Statistiques et indicateurs autour du régime d’intermittent en Alsace by Rue89 Strasbourg
Des papiers, beaucoup de papiers
Comment justifier ces cachets ? Chaque année, les intermittents doivent fournir à Pôle emploi, par cachet, une fiche de paie, une attestation d’employeurs mensuelle, un contrat de travail et une attestation de congés payés. 43 cachets (minimum) multipliés par 4, faites le calcul.
En dehors des difficultés administratives, la profession fait l’objet d’une mauvaise réputation. En cause : ces 507 heures de travail qui équivalent à trois mois et demi de travail en temps plein.
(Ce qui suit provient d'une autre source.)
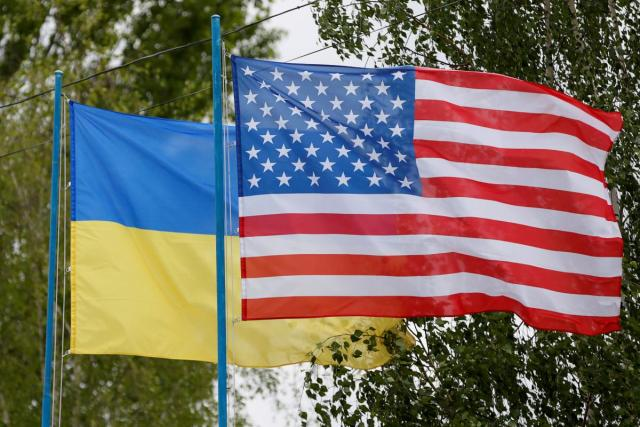 Breaking: Ukraine Extraditions US Bound?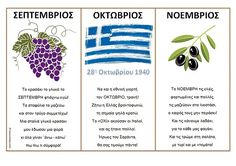 ΦΥΛΛΟΥΛΗΣ ΦΘΙΝΟΠΩΡΟΥΛΗΣ-ΑΡΧΙΚΗ Autumn Activities, Craft Activities, September Crafts, Greek Alphabet, Greek Language, Preschool Education, Autumn Crafts, Fall Is Here, School Lessons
Denis Forget, intermittent musicien, ancien activiste du Syndicat français des artistes-interprète, tente de casser cette mauvaise image en expliquant son taux horaire :
« Je suis musicien et réalise environ 60 cachets par an. Je suis bien au-dessus des 43 que l’on doit réaliser pour obtenir les indemnités. Ma semaine équivaut à un temps plein de 35-40 heures, comme un contrat classique. La seule différence : je peux aménager mes horaires. Personne n’y pense, mais les répétitions, le travail administratif, la recherche de travail, l’élaboration des contrats et les dossiers de fiche de paie : tout ça n’est pas payé ! Et ça prend du temps. Ça dépend de l’employeur. Au TNS par exemple, les répétitions sont payées, alors que ce n’est pas le cas pour une petite compagnie de théâtre. Et puis le budget alloué à la culture baisse constamment… »
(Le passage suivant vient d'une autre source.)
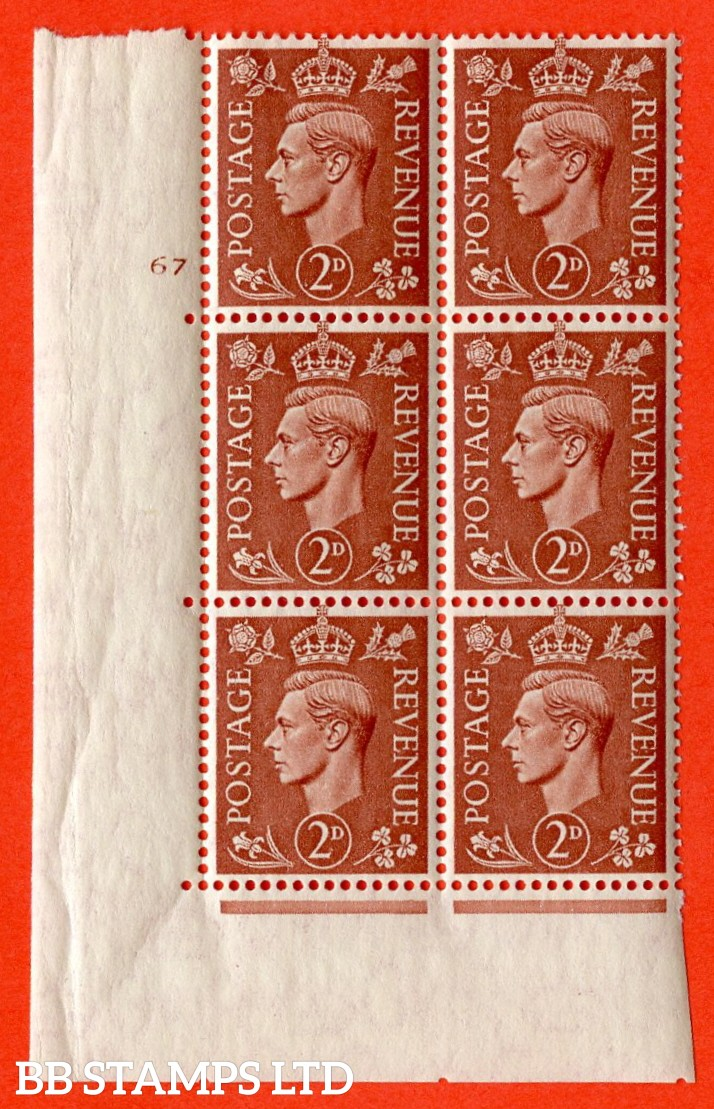 "SG. 506. Q12. 2d Pale Red-Brown. A superb UNMOUNTED MINT "" No Control cylinder 67 no dot "" control block of 6 with perf type 5 E/I."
Pour Yves Brua, réalisateur et technicien chez SL2P (Sous les pavés la prod, jeune société de production audiovisuelle), c’est la même chose. Les heures travaillées ne sont pas bien évaluées puisque ce métier nécessite un temps de préparation.
« Il faut savoir que nous travaillons le double de ce que l’on est réellement payé. L’intermittent a besoin d’un temps de création et de recherche qui n’est jamais pris en compte ! … »
Patron et salarié
Les intermittents cotisent le double du montant comparé au régime général concernant l’assurance chômage. Ce montant, prélevé sur leurs revenus, passera de 10,80% à 12,80% selon l’accord du 22 mars signé par les syndicats et le patronat. C’est l’une des sources du conflit.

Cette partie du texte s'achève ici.